On March 18, federal judge James Boasberg of the U.S. District Court for the District of Columbia announced that he intends to move quickly on whether to pause the operation of the Dakota Access pipeline (DAPL) that crosses the a section of the Missouri River. DAPL has been operating since 2017 yet still suffers from needless and duplicative litigation.

The Standing Rock Sioux tribe, represented by Earthjustice attorney Jan Hasselman, is challenging the Army Corps of Engineers’ revised environmental and cultural impact assessment of the Dakota Access pipeline. It is important to remember that two years ago, Judge Boasberg tossed the original environmental and cultural assessment from the Army Corps, resulting in the agency having to produce a second. Now, environmental activists are litigating against the second iteration of the document while calling for the pipeline to be shut down.

Attorneys for the Army Corps have held their ground in the case, noting that the analysis was “wholly proper” and tailored in response to Boasberg’s order for a revised assessment. 

This courtroom back and forth further highlights the need for reforms to the National Environmental Policy Act (NEPA) as recently outlined by the White House’s Council on Environmental Quality. As GAIN showcased, NEPA has ballooned into a regulatory nightmare that adds years to projects’ timelines and strains private capital. The regulation has also become a hotbed for baseless courtroom fights that further delays projects.

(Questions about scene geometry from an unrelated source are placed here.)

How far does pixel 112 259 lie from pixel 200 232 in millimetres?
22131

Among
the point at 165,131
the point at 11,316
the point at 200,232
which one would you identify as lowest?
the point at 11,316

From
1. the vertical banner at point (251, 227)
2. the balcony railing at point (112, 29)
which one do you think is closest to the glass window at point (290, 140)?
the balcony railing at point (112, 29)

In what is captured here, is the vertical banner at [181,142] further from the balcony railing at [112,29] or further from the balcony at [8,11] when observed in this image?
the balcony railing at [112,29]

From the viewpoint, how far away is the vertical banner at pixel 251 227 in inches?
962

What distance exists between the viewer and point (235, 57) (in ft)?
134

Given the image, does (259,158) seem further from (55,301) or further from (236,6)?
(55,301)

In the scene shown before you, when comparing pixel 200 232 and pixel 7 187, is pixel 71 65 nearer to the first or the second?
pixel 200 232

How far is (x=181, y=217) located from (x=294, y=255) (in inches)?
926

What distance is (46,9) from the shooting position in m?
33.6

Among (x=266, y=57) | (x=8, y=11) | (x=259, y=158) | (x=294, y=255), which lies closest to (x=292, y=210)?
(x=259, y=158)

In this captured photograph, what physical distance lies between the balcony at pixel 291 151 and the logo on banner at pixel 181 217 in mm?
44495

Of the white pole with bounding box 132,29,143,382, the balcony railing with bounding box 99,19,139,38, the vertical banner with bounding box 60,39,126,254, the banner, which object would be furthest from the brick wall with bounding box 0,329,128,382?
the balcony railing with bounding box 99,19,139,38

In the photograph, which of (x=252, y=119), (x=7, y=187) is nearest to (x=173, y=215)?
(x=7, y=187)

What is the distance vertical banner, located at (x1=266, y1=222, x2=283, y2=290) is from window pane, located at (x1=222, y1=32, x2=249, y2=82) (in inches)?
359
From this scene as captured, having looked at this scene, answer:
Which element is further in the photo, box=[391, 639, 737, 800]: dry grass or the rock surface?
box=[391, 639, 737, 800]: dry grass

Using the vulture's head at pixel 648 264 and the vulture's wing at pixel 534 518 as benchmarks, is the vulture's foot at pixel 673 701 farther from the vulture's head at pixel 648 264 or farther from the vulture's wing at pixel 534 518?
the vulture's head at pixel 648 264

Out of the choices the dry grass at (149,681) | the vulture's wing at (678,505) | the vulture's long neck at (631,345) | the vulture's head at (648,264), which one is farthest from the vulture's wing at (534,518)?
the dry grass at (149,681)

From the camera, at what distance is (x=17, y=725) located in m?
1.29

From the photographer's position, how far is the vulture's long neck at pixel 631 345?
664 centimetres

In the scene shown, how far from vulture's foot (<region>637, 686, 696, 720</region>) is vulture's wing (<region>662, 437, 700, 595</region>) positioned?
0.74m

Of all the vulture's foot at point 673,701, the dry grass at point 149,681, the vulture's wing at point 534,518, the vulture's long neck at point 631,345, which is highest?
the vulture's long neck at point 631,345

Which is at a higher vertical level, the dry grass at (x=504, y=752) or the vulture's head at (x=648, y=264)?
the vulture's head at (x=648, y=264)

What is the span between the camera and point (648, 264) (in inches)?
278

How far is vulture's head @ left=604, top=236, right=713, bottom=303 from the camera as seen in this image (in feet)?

The Dakota Access pipeline underwent regulatory scrutiny from the appropriate state authorities as well as federal pipeline regulators. As a result, it has been operating safely for over two years.

Rather than re-litigating the pipeline, it is time we invest in optimization of the pipeline – which would nearly double the pipeline’s capacity without requiring any mainline construction.

With the country at need for shovel ready jobs like Dakota Access Optimization, it is more important than ever that decision makers acknowledge the merits and value of American energy.